日本代表の西野朗(あきら)新監督(63)が14日、就任後初視察を行った。セレッソ大阪-FC東京戦(ヤンマー)を訪れ、常連組、候補組の状態を確認。負傷から復帰したC大阪MF清武、東京の16歳FW久保の途中出場も見届けたが、個別評価は避けた。試合はC大阪が1-0で勝利。偶然にも、監督を務めた96年アトランタ五輪で起こした「マイアミの奇跡」のように、DFとGKの連係ミスから決勝点が生まれる展開になった。

 慎重な西野監督は初の視察も穏やかに終えた。選手の評価について「今は1人1人に対するコメントは控えたい」と話すにとどめ、連戦の中で我慢比べとなった試合を「タイトな日程の中で、両チームとも選手をやりくりした中で、中盤は相手に主導権を握らせない攻防を見せてくれた」と評価。
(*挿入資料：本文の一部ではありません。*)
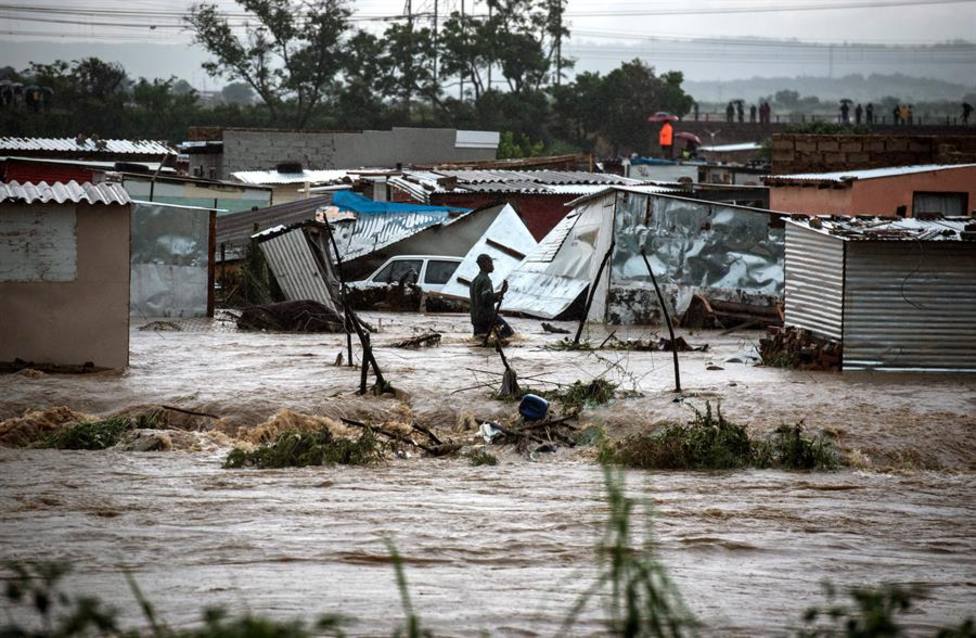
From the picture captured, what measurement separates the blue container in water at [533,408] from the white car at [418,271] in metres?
12.9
「ゴール前のアタック&ディフェンスは激しくなかったが、それでも、選手をチェックしないといけない」と正確な状態把握の難しさを感じたようだった。

 その中で、ちょっぴり22年前と似た景色が見えた。後半29分、C大阪の浮き球パスを東京DFチャンとGK林がお見合い。C大阪FW高木がボールをさらい、がら空きのゴールに蹴り込んだ。「マイアミの奇跡」はブラジルのDFアウダイールとGKジダがロングボール対応で衝突。こぼれ球をMF伊東が無人のゴールに決めている。力関係、状況は当然ながら同じではないが、連係ミスからの決勝点。偶然とはいえ、最終的なスコアも1-0だった。

 慌ただしかった。7日にハリルホジッチ監督が解任され、9日付で就任。11日のリーグ戦は会見前で視察を見送っていた。ようやくの初仕事。自ら愛車を運転してキックオフ30分前に会場入り。兼任コーチとして入閣させた東京オリンピック(五輪)代表の森保監督と合流した。白シャツ1枚に、試合が始まるとダンディーに眼鏡をかけた。お目当て? の負傷明けのC大阪MF清武は途中出場。ロスタイムに惜しい右足シュートを放ったが、この時は既に取材を受けていて見逃した。ただ、東京の16歳FW久保ら出場選手全員のプレーは見届けた。

 選考基準については「システムにもよる。選手と戦術、戦略を合わせながら見ていきたい」と発言。採用する陣形に合わせて選ぶ可能性があることを、新たに示した。ワールドカップ(W杯)メンバー発表は来月に迫っている。国内外を行脚するしかない中で、いきなり今日15日は視察を見送ったが「全部、映像で」と強調。J1の4試合をアキラ監督は100%チェックする。【木下淳】

 ◆マイアミの奇跡 96年アトランタ五輪の初戦はフロリダ州マイアミで行われ、西野監督率いる日本がブラジルに1-0で勝利。日本は後半27分、MF路木が前線にハイボールを送り、FW城がゴールに迫ったところで、GKジダとDFアウダイールが交錯。こぼれ球をMF伊東が押し込み先制した。日本は28本のシュートを打たれたが、GK川口を中心にこの1点を守り抜いた。